It depends a lot on the type of game that dude is running.
It's certainly not the type I'd be running, but I can see the appeal to some, to run a tough campaign with lots of dice and close calls/dead characters.
But it really needs to be aligned that all people in the party like that.
For example, I did run a few games of Dread, and it's really fun precisely because the characters can die quite easily and in very dramatic ways.
But of course, if you prefer to build and develop your characters over a long time, then this is not the style of game that fits you.
(Though I'd really recommend giving Dread a try. It's amazing for thrilling, immersive one-off sessions)
I had a very similar situation once.
The players where in a clockwork-themed dungeon and kept killing the clockwork golems there. Then they encountered the boss, the maker, who was a clockwork-enhanced human who built all these golems.
The boss was wailing over his destroyed children and when the players entered the room, he was like "Was it you who killed my children?".
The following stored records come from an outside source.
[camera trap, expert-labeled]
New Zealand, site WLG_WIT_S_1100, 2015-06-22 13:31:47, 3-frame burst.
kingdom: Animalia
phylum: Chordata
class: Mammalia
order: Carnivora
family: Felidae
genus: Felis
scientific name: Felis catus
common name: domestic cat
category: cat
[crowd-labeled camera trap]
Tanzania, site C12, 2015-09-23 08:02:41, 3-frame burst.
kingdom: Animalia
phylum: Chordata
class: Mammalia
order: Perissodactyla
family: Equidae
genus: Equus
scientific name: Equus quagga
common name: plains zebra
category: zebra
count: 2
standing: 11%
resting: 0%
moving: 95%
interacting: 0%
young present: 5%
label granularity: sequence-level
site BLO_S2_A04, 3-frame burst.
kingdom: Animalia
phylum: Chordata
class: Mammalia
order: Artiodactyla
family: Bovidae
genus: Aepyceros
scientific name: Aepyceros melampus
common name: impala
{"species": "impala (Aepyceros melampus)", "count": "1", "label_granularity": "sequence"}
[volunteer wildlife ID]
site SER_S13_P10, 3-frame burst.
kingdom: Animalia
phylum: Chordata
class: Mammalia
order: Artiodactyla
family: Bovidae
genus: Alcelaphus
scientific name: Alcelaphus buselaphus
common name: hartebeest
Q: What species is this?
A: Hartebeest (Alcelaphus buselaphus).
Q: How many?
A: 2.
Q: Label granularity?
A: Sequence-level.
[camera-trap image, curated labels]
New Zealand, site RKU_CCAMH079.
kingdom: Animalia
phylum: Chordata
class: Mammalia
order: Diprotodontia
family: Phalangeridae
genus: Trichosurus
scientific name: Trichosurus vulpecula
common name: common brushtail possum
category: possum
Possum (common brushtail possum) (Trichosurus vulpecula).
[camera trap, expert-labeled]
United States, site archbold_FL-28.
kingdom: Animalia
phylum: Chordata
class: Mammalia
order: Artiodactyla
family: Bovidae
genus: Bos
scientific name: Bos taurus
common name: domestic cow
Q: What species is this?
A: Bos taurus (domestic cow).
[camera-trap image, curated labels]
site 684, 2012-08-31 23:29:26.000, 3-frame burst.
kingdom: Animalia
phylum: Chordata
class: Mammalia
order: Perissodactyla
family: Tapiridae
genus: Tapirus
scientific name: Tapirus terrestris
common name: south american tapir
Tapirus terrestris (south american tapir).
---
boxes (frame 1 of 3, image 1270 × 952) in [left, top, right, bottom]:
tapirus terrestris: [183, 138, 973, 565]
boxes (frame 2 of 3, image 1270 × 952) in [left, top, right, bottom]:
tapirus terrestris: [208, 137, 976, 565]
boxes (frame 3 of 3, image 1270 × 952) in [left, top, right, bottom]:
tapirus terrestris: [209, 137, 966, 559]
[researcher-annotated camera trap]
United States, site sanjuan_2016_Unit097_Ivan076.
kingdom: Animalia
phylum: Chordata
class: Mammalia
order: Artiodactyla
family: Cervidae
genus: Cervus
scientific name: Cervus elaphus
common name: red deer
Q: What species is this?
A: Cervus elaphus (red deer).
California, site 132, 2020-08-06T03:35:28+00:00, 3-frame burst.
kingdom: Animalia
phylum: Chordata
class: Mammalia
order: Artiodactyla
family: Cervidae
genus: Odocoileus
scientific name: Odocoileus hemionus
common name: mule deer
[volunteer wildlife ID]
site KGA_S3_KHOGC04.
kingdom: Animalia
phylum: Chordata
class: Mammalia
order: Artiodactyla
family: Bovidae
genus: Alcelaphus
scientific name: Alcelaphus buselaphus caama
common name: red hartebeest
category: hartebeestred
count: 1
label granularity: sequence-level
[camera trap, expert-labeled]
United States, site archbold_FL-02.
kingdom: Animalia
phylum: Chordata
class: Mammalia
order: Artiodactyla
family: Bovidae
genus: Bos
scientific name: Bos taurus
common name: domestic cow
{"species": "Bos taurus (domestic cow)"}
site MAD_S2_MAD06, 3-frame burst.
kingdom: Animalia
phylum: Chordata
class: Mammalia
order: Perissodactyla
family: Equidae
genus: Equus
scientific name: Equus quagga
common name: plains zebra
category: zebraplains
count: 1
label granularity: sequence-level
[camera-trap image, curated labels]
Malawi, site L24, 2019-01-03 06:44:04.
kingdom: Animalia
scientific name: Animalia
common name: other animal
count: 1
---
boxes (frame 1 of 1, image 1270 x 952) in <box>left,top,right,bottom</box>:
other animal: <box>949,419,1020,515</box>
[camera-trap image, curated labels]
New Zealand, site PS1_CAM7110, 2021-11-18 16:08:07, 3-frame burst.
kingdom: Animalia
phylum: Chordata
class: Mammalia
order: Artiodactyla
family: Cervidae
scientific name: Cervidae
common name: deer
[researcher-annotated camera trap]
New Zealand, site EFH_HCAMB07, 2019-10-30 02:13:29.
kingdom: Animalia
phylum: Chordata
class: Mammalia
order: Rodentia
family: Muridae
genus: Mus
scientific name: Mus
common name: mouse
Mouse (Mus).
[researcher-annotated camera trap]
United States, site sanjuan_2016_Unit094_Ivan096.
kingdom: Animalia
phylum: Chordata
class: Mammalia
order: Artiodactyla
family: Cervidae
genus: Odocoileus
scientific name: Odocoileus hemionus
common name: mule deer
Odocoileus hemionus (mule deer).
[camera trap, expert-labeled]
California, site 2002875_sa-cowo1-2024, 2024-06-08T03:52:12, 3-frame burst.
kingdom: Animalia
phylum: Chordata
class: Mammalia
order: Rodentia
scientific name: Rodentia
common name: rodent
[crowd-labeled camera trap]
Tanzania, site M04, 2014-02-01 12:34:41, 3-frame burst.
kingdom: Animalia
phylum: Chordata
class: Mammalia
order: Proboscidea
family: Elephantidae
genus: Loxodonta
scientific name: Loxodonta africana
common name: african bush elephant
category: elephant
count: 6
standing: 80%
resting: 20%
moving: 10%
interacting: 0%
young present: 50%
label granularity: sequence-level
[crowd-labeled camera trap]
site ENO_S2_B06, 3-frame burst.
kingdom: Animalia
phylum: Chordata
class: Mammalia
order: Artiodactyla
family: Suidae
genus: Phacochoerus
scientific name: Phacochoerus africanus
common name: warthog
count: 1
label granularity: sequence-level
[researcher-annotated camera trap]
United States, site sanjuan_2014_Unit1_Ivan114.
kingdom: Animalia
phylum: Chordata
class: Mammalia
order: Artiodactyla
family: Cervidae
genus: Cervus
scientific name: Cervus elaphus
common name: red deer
And instead of fighting, the players managed to convince the maker, that it wasn't them, but instead the other group of players who where also playing in the same world.
So the maker and his remaining clockwork golems move out to hunt down the other group, and the players just ransacked the dungeon.
It was a quite funny opening scene for the next session of the other group, when they where just minding their business and the maker, whom the players have never heard of, and his remaining army of clockwork golems attacked the players, shouting that they will kill the players for killing his children.
When the second group figured out what happened, they hired an assassin to take out the first group.